**TEXTO FUENTE:**
******

Hasta el momento, la argucia teórica para justificar que las mujeres trans son mujeres ha consistido en diferenciar entre “mujeres trans” y “mujeres cisgénero”. Si en estas su “identidad de género” coincide con el sexo “asignado” al nacer, no ocurre lo mismo con las mujeres trans. Esto es, se pretende justificar que las mujeres trans son mujeres mediante una falacia conceptual: el sexo no se asigna, se constata –salvo escasas excepciones– como realidad objetiva y empírica que es. Al mismo tiempo, se desliza una nueva y sutil forma de violencia simbólica contra la mitad de la humanidad. Si durante siglos de androcentrismo a las mujeres se nos han considerado la “otredad”, ahora somos recategorizadas como “cis” para diferenciarnos, esta vez, de los varones que afirman ser mujeres.

Pero volvamos al meollo de la cuestión: ¿qué es una mujer trans? Sucede que al intentar responder a esta cuestión nos adentramos en un laberinto epistemológico que va creciendo, como en aquellos viejos videojuegos de comecocos, a medida que intentamos encontrar una relación entre significado y significante. O entre el concepto y el conjunto de impresiones sensibles que percibimos. Y es que “mujer trans” puede ser tanto un nacido varón que ha comenzado a edad temprana un proceso de transición (toma de bloqueadores hormonales, cirugías de reasignación, operaciones estéticas…), como un señor que en plena madurez se pone una peluca, se calza unos tacones o se maquilla y dice que es una mujer. Otras veces no hay forma humana de saber que estamos ante una “mujer trans” a no ser que el sujeto en cuestión lo manifieste, exigiendo que se lo trate en femenino, como mujer. “Mujer trans” es, pues, todo hombre que diga que es una mujer.  Basta su sola palabra para ello.

Esto último es sumamente revelador y curioso porque, casualidad o no, el hecho es que todos los hombres trans que adquieren cierta notoriedad (Elliot Page, Alex Blue Davis, Paul B. Preciado…) han pasado por un proceso de transición total. El de Burgos propone incluso la ingesta de testosterona como herramienta política para combatir y acabar con el patriarcado. Es más, alardea de llevar siempre consigo sobres de Textogel que reparte como si fueran caramelos. Si no me creen, echen un vistazo a la obra que lo consagró como filósofo: Texto Yonqui (2008).

******

**TAREAS Y EJERCICIOS:**
1. ¿Puedes imprimir el fragmento del texto sobre las mujeres trans que empieza en "Esto último es" y termina en "Texto Yonqui (2008)."?
2. ¿Podrías proseguir el texto sobre las mujeres trans a partir de su última oración?

******

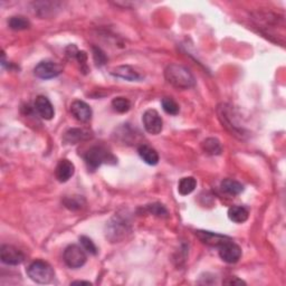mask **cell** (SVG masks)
Segmentation results:
<instances>
[{
	"instance_id": "cell-1",
	"label": "cell",
	"mask_w": 286,
	"mask_h": 286,
	"mask_svg": "<svg viewBox=\"0 0 286 286\" xmlns=\"http://www.w3.org/2000/svg\"><path fill=\"white\" fill-rule=\"evenodd\" d=\"M165 77L170 85L178 90H188L195 85L196 80L189 69L178 64H171L167 66Z\"/></svg>"
},
{
	"instance_id": "cell-2",
	"label": "cell",
	"mask_w": 286,
	"mask_h": 286,
	"mask_svg": "<svg viewBox=\"0 0 286 286\" xmlns=\"http://www.w3.org/2000/svg\"><path fill=\"white\" fill-rule=\"evenodd\" d=\"M253 20L258 28L268 36L274 35L277 28L284 30L285 27L284 18L273 13H256L253 16Z\"/></svg>"
},
{
	"instance_id": "cell-3",
	"label": "cell",
	"mask_w": 286,
	"mask_h": 286,
	"mask_svg": "<svg viewBox=\"0 0 286 286\" xmlns=\"http://www.w3.org/2000/svg\"><path fill=\"white\" fill-rule=\"evenodd\" d=\"M27 274H28L29 278L37 284L51 283L55 276L53 267L44 261H35L31 263L27 268Z\"/></svg>"
},
{
	"instance_id": "cell-4",
	"label": "cell",
	"mask_w": 286,
	"mask_h": 286,
	"mask_svg": "<svg viewBox=\"0 0 286 286\" xmlns=\"http://www.w3.org/2000/svg\"><path fill=\"white\" fill-rule=\"evenodd\" d=\"M84 160L88 168L91 170L98 169L103 164H109L111 160L116 161L109 151L105 150L103 147H98V145L90 148L84 155Z\"/></svg>"
},
{
	"instance_id": "cell-5",
	"label": "cell",
	"mask_w": 286,
	"mask_h": 286,
	"mask_svg": "<svg viewBox=\"0 0 286 286\" xmlns=\"http://www.w3.org/2000/svg\"><path fill=\"white\" fill-rule=\"evenodd\" d=\"M86 254L83 247L77 245H69L64 252V262L71 268H79L86 263Z\"/></svg>"
},
{
	"instance_id": "cell-6",
	"label": "cell",
	"mask_w": 286,
	"mask_h": 286,
	"mask_svg": "<svg viewBox=\"0 0 286 286\" xmlns=\"http://www.w3.org/2000/svg\"><path fill=\"white\" fill-rule=\"evenodd\" d=\"M142 122L145 131L150 134L156 136V134H159L161 131H162L164 128L162 117L160 116L159 113L155 110L145 111L142 116Z\"/></svg>"
},
{
	"instance_id": "cell-7",
	"label": "cell",
	"mask_w": 286,
	"mask_h": 286,
	"mask_svg": "<svg viewBox=\"0 0 286 286\" xmlns=\"http://www.w3.org/2000/svg\"><path fill=\"white\" fill-rule=\"evenodd\" d=\"M34 73L37 77L42 79H51L58 76L62 73V66L55 62L47 59V61H42L38 63V65L34 69Z\"/></svg>"
},
{
	"instance_id": "cell-8",
	"label": "cell",
	"mask_w": 286,
	"mask_h": 286,
	"mask_svg": "<svg viewBox=\"0 0 286 286\" xmlns=\"http://www.w3.org/2000/svg\"><path fill=\"white\" fill-rule=\"evenodd\" d=\"M0 258L6 265L16 266L24 262V253L13 245H3L0 248Z\"/></svg>"
},
{
	"instance_id": "cell-9",
	"label": "cell",
	"mask_w": 286,
	"mask_h": 286,
	"mask_svg": "<svg viewBox=\"0 0 286 286\" xmlns=\"http://www.w3.org/2000/svg\"><path fill=\"white\" fill-rule=\"evenodd\" d=\"M219 256L226 263L235 264L240 260L241 248L233 240H229L219 246Z\"/></svg>"
},
{
	"instance_id": "cell-10",
	"label": "cell",
	"mask_w": 286,
	"mask_h": 286,
	"mask_svg": "<svg viewBox=\"0 0 286 286\" xmlns=\"http://www.w3.org/2000/svg\"><path fill=\"white\" fill-rule=\"evenodd\" d=\"M71 113L77 121L86 123L92 118V109L88 103L76 100L71 104Z\"/></svg>"
},
{
	"instance_id": "cell-11",
	"label": "cell",
	"mask_w": 286,
	"mask_h": 286,
	"mask_svg": "<svg viewBox=\"0 0 286 286\" xmlns=\"http://www.w3.org/2000/svg\"><path fill=\"white\" fill-rule=\"evenodd\" d=\"M196 236L203 242V244L213 247H219L225 244V242L231 240L227 236H223L220 234H215L212 233V231H205V230H197Z\"/></svg>"
},
{
	"instance_id": "cell-12",
	"label": "cell",
	"mask_w": 286,
	"mask_h": 286,
	"mask_svg": "<svg viewBox=\"0 0 286 286\" xmlns=\"http://www.w3.org/2000/svg\"><path fill=\"white\" fill-rule=\"evenodd\" d=\"M35 110L38 113L39 116L44 120H52L55 114L54 107L51 103V101L48 100L46 96L39 95L37 96L35 100Z\"/></svg>"
},
{
	"instance_id": "cell-13",
	"label": "cell",
	"mask_w": 286,
	"mask_h": 286,
	"mask_svg": "<svg viewBox=\"0 0 286 286\" xmlns=\"http://www.w3.org/2000/svg\"><path fill=\"white\" fill-rule=\"evenodd\" d=\"M75 172V167L67 159H63L58 162L56 170H55V176L59 182H66L74 176Z\"/></svg>"
},
{
	"instance_id": "cell-14",
	"label": "cell",
	"mask_w": 286,
	"mask_h": 286,
	"mask_svg": "<svg viewBox=\"0 0 286 286\" xmlns=\"http://www.w3.org/2000/svg\"><path fill=\"white\" fill-rule=\"evenodd\" d=\"M111 74L114 75V76H116L118 78L130 80V82H134V80L141 79V75L139 74V72H137L136 69H134L131 66H129V65L117 66V67L113 69Z\"/></svg>"
},
{
	"instance_id": "cell-15",
	"label": "cell",
	"mask_w": 286,
	"mask_h": 286,
	"mask_svg": "<svg viewBox=\"0 0 286 286\" xmlns=\"http://www.w3.org/2000/svg\"><path fill=\"white\" fill-rule=\"evenodd\" d=\"M138 152H139L140 158H141L147 165L149 166L158 165L159 154L153 148H151L150 145H147V144L140 145L138 149Z\"/></svg>"
},
{
	"instance_id": "cell-16",
	"label": "cell",
	"mask_w": 286,
	"mask_h": 286,
	"mask_svg": "<svg viewBox=\"0 0 286 286\" xmlns=\"http://www.w3.org/2000/svg\"><path fill=\"white\" fill-rule=\"evenodd\" d=\"M91 137V133L84 129H71L64 136V141L68 144H76L79 141H85Z\"/></svg>"
},
{
	"instance_id": "cell-17",
	"label": "cell",
	"mask_w": 286,
	"mask_h": 286,
	"mask_svg": "<svg viewBox=\"0 0 286 286\" xmlns=\"http://www.w3.org/2000/svg\"><path fill=\"white\" fill-rule=\"evenodd\" d=\"M110 228H111L110 231L107 233V235H109V238L111 240H116V241L124 238L128 231L127 225L122 223V221L118 219H116L114 223L110 226Z\"/></svg>"
},
{
	"instance_id": "cell-18",
	"label": "cell",
	"mask_w": 286,
	"mask_h": 286,
	"mask_svg": "<svg viewBox=\"0 0 286 286\" xmlns=\"http://www.w3.org/2000/svg\"><path fill=\"white\" fill-rule=\"evenodd\" d=\"M248 210L241 206H234L228 209V218L236 224H242L248 219Z\"/></svg>"
},
{
	"instance_id": "cell-19",
	"label": "cell",
	"mask_w": 286,
	"mask_h": 286,
	"mask_svg": "<svg viewBox=\"0 0 286 286\" xmlns=\"http://www.w3.org/2000/svg\"><path fill=\"white\" fill-rule=\"evenodd\" d=\"M201 148L203 152L209 155H218L221 153V151H223L220 142L215 138H208L203 140L201 143Z\"/></svg>"
},
{
	"instance_id": "cell-20",
	"label": "cell",
	"mask_w": 286,
	"mask_h": 286,
	"mask_svg": "<svg viewBox=\"0 0 286 286\" xmlns=\"http://www.w3.org/2000/svg\"><path fill=\"white\" fill-rule=\"evenodd\" d=\"M197 187V180L193 177H186L182 178L179 181V185H178V191H179L180 195L187 196L190 195V193L195 190Z\"/></svg>"
},
{
	"instance_id": "cell-21",
	"label": "cell",
	"mask_w": 286,
	"mask_h": 286,
	"mask_svg": "<svg viewBox=\"0 0 286 286\" xmlns=\"http://www.w3.org/2000/svg\"><path fill=\"white\" fill-rule=\"evenodd\" d=\"M221 189H223V191L227 192L228 195L236 196L239 195V193L244 190V187H242L240 182L236 180L225 179L223 182H221Z\"/></svg>"
},
{
	"instance_id": "cell-22",
	"label": "cell",
	"mask_w": 286,
	"mask_h": 286,
	"mask_svg": "<svg viewBox=\"0 0 286 286\" xmlns=\"http://www.w3.org/2000/svg\"><path fill=\"white\" fill-rule=\"evenodd\" d=\"M8 25L13 30H26L30 27V21L24 16H13L8 20Z\"/></svg>"
},
{
	"instance_id": "cell-23",
	"label": "cell",
	"mask_w": 286,
	"mask_h": 286,
	"mask_svg": "<svg viewBox=\"0 0 286 286\" xmlns=\"http://www.w3.org/2000/svg\"><path fill=\"white\" fill-rule=\"evenodd\" d=\"M112 106H113V109L118 113H127L129 110L131 109V102L129 101L127 98L118 96V98L113 99Z\"/></svg>"
},
{
	"instance_id": "cell-24",
	"label": "cell",
	"mask_w": 286,
	"mask_h": 286,
	"mask_svg": "<svg viewBox=\"0 0 286 286\" xmlns=\"http://www.w3.org/2000/svg\"><path fill=\"white\" fill-rule=\"evenodd\" d=\"M161 105H162V109L167 113V114L177 115L180 111L179 105H178L177 102L171 98L162 99V101H161Z\"/></svg>"
},
{
	"instance_id": "cell-25",
	"label": "cell",
	"mask_w": 286,
	"mask_h": 286,
	"mask_svg": "<svg viewBox=\"0 0 286 286\" xmlns=\"http://www.w3.org/2000/svg\"><path fill=\"white\" fill-rule=\"evenodd\" d=\"M79 241H80V244H82L84 251L92 254V255H96V254H98V248H96L93 240L89 238V237H86V236L79 237Z\"/></svg>"
},
{
	"instance_id": "cell-26",
	"label": "cell",
	"mask_w": 286,
	"mask_h": 286,
	"mask_svg": "<svg viewBox=\"0 0 286 286\" xmlns=\"http://www.w3.org/2000/svg\"><path fill=\"white\" fill-rule=\"evenodd\" d=\"M148 210L152 215L158 216V217H167V216H168V210L165 208L164 205H160V203L149 205Z\"/></svg>"
},
{
	"instance_id": "cell-27",
	"label": "cell",
	"mask_w": 286,
	"mask_h": 286,
	"mask_svg": "<svg viewBox=\"0 0 286 286\" xmlns=\"http://www.w3.org/2000/svg\"><path fill=\"white\" fill-rule=\"evenodd\" d=\"M93 56H94V61L96 63V65H99V66L104 65L107 61L105 54L98 47H93Z\"/></svg>"
},
{
	"instance_id": "cell-28",
	"label": "cell",
	"mask_w": 286,
	"mask_h": 286,
	"mask_svg": "<svg viewBox=\"0 0 286 286\" xmlns=\"http://www.w3.org/2000/svg\"><path fill=\"white\" fill-rule=\"evenodd\" d=\"M223 284L225 285H233V286H239V285H246V282L244 280L238 278V277H228L226 278Z\"/></svg>"
},
{
	"instance_id": "cell-29",
	"label": "cell",
	"mask_w": 286,
	"mask_h": 286,
	"mask_svg": "<svg viewBox=\"0 0 286 286\" xmlns=\"http://www.w3.org/2000/svg\"><path fill=\"white\" fill-rule=\"evenodd\" d=\"M71 285H92V283L86 282V280H74L71 283Z\"/></svg>"
}]
</instances>
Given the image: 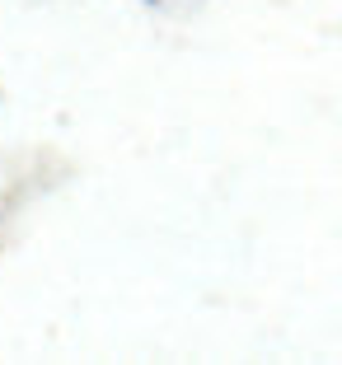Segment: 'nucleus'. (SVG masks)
<instances>
[]
</instances>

******

**RESULTADOS POR TAREA:**
1.
Esto último es sumamente revelador y curioso porque, casualidad o no, el hecho es que todos los hombres trans que adquieren cierta notoriedad (Elliot Page, Alex Blue Davis, Paul B. Preciado…) han pasado por un proceso de transición total. El de Burgos propone incluso la ingesta de testosterona como herramienta política para combatir y acabar con el patriarcado. Es más, alardea de llevar siempre consigo sobres de Textogel que reparte como si fueran caramelos. Si no me creen, echen un vistazo a la obra que lo consagró como filósofo: Texto Yonqui (2008).

2.
Mientras tanto, el principio de realidad nos pone sobre la pista de que ser mujer no se reduce a un simple constructo cultural ni es el resultado de una serie de actos performativos, tesis de fondo que defiende el transactivismo según los postulados de la “teoría” queer. Tampoco es un sentimiento, una creencia o una vivencia íntima y personal. Ser mujer, por el contrario, es una realidad material radicada en un cuerpo sexuado con el que se nace y sobre el que pivota, no exenta de violencia, la forma de opresión más antigua y universal que existe: la opresión por sexo. Por eso, es inconcebible que se recurra a “mujeres trans” para los vientres de alquiler. O que haya dudas sobre si son o no mujeres las que se ocultan bajo los burkas. Mucho menos se podrá negar que la violencia machista en sus distintas formas se ceba en todas partes del mundo con nosotras, las mujeres, por el simple hecho de pertenecer al sexo femenino.  

Siendo así, no es de extrañar que los defensores de la “cosa trans” se resistan a dar definiciones, se pierdan en marañas terminológicas, confundan deliberadamente “sexo” con “género”, sostengan pseudotautologías (“las mujeres trans son mujeres”) y cuestionen la ciencia biológica al tiempo que usan conceptos biológicos (personas “menstruantes o “gestantes”) para referirse a las mujeres. Finalmente, cuando se ven acorralados y sin argumentos, echan mano de la acusación de “transfobia” para intentar imponer por vía de la coacción lo que son incapaces de sostener por vía de la razón. Lo bueno es que su incoherente discurso cuela cada vez menos. La gran estafa trans está ya al descubierto.